- What to produce -
Quote the data below word for word, from the line containing "What is the distance the" through the end of the data.
-------- Dataset content --------
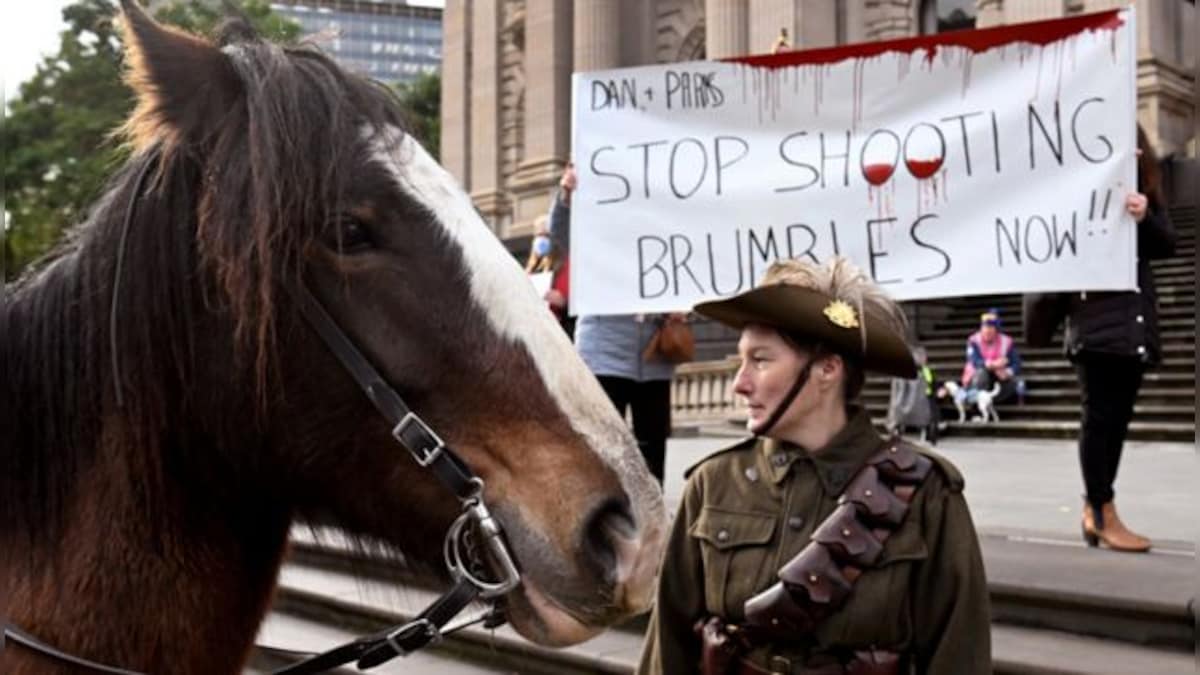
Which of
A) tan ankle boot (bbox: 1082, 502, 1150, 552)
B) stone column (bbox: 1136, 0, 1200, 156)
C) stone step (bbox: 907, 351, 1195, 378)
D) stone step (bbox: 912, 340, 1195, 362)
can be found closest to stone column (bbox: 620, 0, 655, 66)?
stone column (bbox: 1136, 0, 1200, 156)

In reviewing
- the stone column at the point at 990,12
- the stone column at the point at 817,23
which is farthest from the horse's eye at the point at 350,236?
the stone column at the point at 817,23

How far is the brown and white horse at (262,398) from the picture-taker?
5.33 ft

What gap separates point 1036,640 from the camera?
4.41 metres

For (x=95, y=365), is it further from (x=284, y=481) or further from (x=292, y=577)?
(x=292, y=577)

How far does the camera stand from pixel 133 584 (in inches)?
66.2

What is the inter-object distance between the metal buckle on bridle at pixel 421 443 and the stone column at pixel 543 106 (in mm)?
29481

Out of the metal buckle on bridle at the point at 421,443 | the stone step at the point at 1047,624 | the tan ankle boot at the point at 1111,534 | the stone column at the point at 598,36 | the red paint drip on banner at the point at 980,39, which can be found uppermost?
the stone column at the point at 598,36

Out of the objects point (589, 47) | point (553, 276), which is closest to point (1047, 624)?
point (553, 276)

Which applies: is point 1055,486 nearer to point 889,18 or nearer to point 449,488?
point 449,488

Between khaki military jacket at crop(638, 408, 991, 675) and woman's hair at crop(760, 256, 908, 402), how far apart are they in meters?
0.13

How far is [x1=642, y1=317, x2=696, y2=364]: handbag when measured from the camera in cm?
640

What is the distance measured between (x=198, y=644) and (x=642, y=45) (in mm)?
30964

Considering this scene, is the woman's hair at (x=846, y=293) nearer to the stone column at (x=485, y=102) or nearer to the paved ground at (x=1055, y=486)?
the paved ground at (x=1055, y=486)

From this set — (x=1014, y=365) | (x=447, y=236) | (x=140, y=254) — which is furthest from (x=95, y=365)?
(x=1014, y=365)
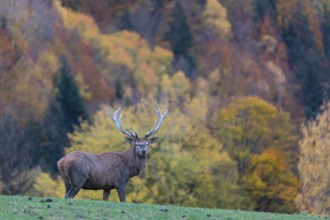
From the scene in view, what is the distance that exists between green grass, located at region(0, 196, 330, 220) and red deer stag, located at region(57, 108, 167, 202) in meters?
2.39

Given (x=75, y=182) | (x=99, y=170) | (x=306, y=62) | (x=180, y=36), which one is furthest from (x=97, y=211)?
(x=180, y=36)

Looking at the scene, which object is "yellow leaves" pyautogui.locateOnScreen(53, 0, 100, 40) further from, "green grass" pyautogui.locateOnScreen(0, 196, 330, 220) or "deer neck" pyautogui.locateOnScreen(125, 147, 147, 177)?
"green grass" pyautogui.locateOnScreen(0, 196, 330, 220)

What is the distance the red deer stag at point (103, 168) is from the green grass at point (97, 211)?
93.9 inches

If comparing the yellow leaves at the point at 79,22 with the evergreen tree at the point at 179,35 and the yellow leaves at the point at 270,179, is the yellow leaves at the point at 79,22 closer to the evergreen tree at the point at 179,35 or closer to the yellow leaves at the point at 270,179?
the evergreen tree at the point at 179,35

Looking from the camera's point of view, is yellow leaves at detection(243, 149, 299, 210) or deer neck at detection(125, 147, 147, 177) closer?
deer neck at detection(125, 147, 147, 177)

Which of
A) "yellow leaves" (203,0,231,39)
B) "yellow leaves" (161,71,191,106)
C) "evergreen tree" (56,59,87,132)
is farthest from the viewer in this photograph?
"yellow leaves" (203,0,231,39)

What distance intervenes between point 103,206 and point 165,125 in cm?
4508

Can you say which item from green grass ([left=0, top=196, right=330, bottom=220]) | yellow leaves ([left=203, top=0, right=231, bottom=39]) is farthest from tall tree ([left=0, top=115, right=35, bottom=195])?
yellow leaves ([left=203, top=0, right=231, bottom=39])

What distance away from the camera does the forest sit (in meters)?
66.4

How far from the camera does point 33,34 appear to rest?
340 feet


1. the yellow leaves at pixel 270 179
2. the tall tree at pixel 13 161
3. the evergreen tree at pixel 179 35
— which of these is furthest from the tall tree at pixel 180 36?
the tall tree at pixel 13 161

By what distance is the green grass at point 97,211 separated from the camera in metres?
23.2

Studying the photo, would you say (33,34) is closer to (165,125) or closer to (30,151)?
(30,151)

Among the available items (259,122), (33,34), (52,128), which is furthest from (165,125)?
--------
- The reply -
What is the distance the red deer stag at point (103, 168) is from the green grass at point (97, 211)?
93.9 inches

If comparing the yellow leaves at the point at 79,22 with the evergreen tree at the point at 179,35 and the yellow leaves at the point at 270,179, is the yellow leaves at the point at 79,22 closer to the evergreen tree at the point at 179,35 or closer to the yellow leaves at the point at 270,179?
the evergreen tree at the point at 179,35

Looking from the camera's point of view, is yellow leaves at detection(243, 149, 299, 210) or deer neck at detection(125, 147, 147, 177) closer?
deer neck at detection(125, 147, 147, 177)

Which of
A) "yellow leaves" (203,0,231,39)
B) "yellow leaves" (161,71,191,106)
C) "evergreen tree" (56,59,87,132)
is farthest from the viewer in this photograph?
"yellow leaves" (203,0,231,39)

What distance intervenes between point 103,206 and point 165,125 in cm?
4508

Can you say which item from green grass ([left=0, top=196, right=330, bottom=220]) | yellow leaves ([left=203, top=0, right=231, bottom=39]) is farthest from tall tree ([left=0, top=115, right=35, bottom=195])?
yellow leaves ([left=203, top=0, right=231, bottom=39])

What distance away from the camera does the forest sit (in meters)?
66.4

How far from the camera does point 33,34 appear to rest?
340 feet


1. the yellow leaves at pixel 270 179
2. the tall tree at pixel 13 161
3. the evergreen tree at pixel 179 35
— which of these is furthest from the tall tree at pixel 180 36?
the tall tree at pixel 13 161

By what distance is the green grass at point 97,211 separated from the camera in metres?
23.2

Studying the photo, would you say (33,34) is closer to (165,125) or closer to (30,151)?
(30,151)

Among the available items (259,122), (33,34), (52,128), which is furthest from (165,125)?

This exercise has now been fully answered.